- _Data to use_:

/---

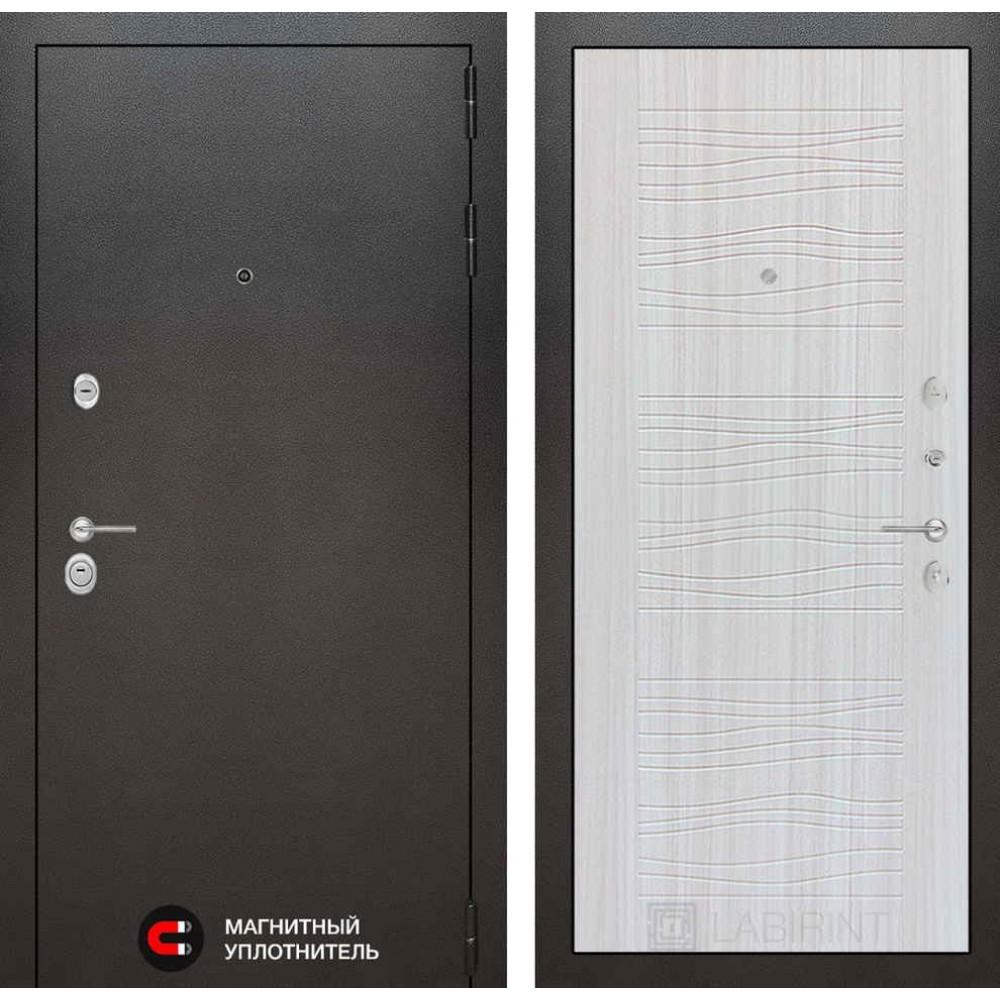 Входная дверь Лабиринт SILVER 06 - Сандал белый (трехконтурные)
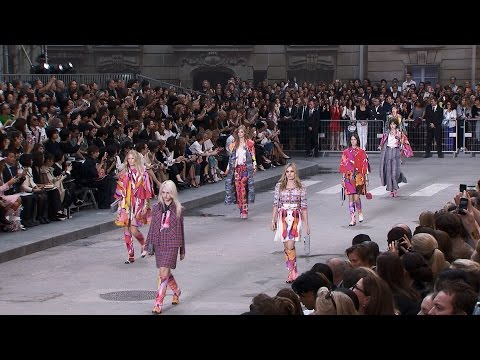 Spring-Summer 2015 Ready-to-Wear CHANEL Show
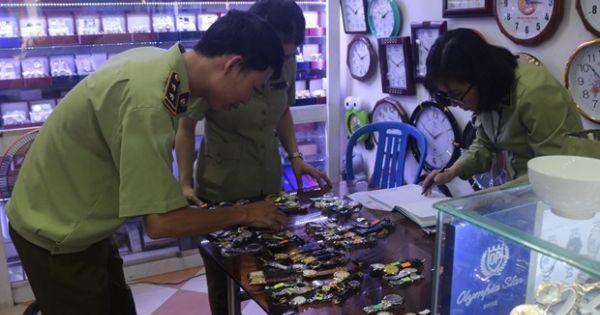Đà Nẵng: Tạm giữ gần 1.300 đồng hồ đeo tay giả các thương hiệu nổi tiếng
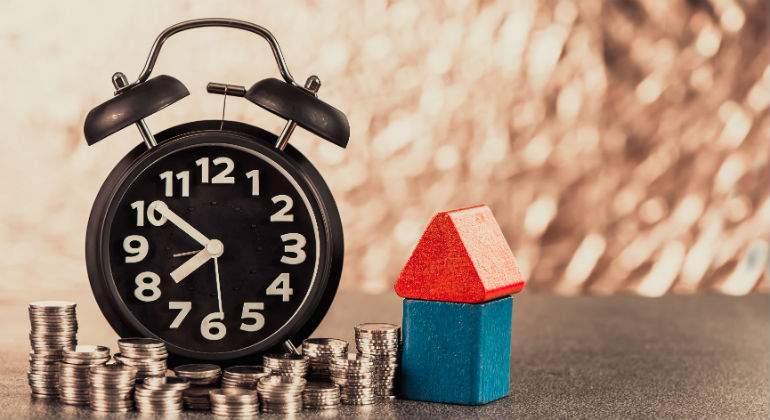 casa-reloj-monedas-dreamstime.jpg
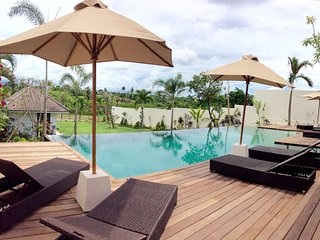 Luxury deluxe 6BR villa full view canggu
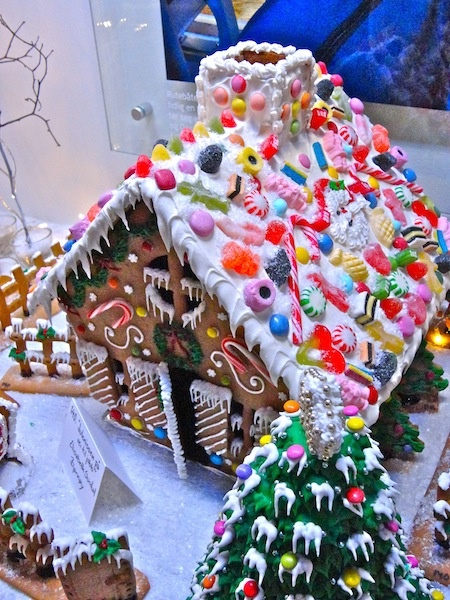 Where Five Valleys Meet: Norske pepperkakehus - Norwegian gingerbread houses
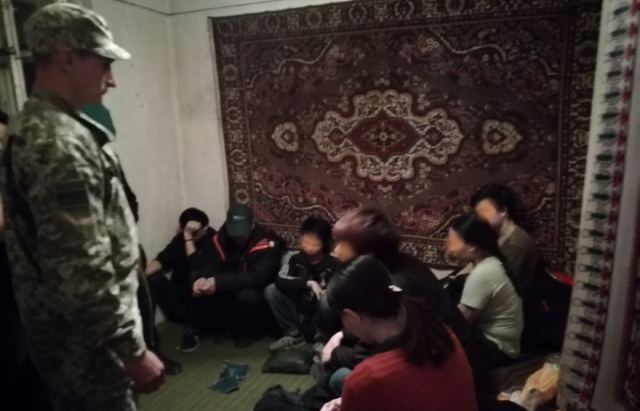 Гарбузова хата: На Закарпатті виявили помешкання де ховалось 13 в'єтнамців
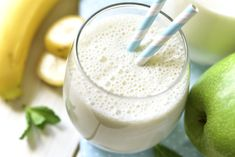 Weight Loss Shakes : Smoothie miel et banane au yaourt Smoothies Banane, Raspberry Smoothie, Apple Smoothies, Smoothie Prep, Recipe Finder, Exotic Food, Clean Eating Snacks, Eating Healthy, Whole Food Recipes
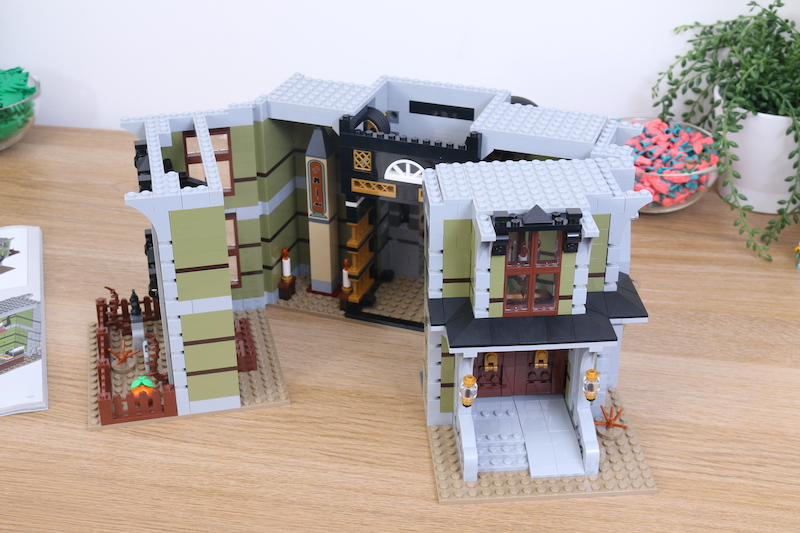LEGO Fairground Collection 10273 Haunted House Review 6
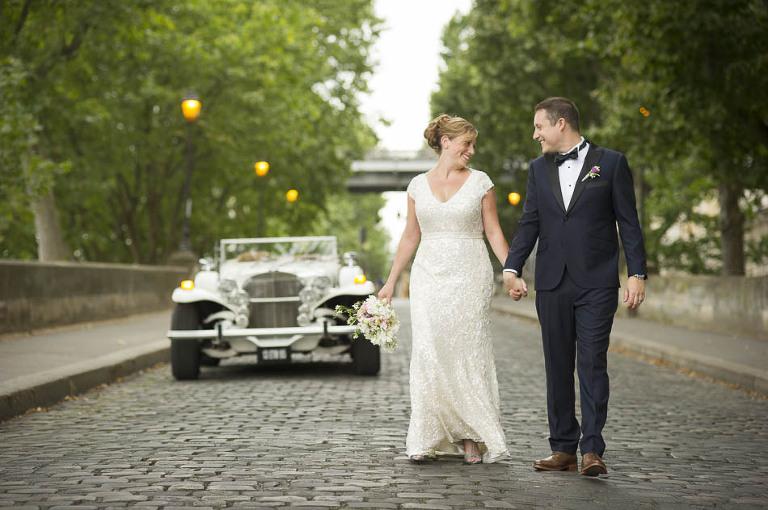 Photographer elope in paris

\---

- _To do_:
Ignoring the pictures, write out word for word only the lines from the one containing "Where Five Valleys" through the last line of the data, both ends included.

- _Task result_:
 Where Five Valleys Meet: Norske pepperkakehus - Norwegian gingerbread houses
 Гарбузова хата: На Закарпатті виявили помешкання де ховалось 13 в'єтнамців
 Weight Loss Shakes : Smoothie miel et banane au yaourt Smoothies Banane, Raspberry Smoothie, Apple Smoothies, Smoothie Prep, Recipe Finder, Exotic Food, Clean Eating Snacks, Eating Healthy, Whole Food Recipes
LEGO Fairground Collection 10273 Haunted House Review 6
 Photographer elope in paris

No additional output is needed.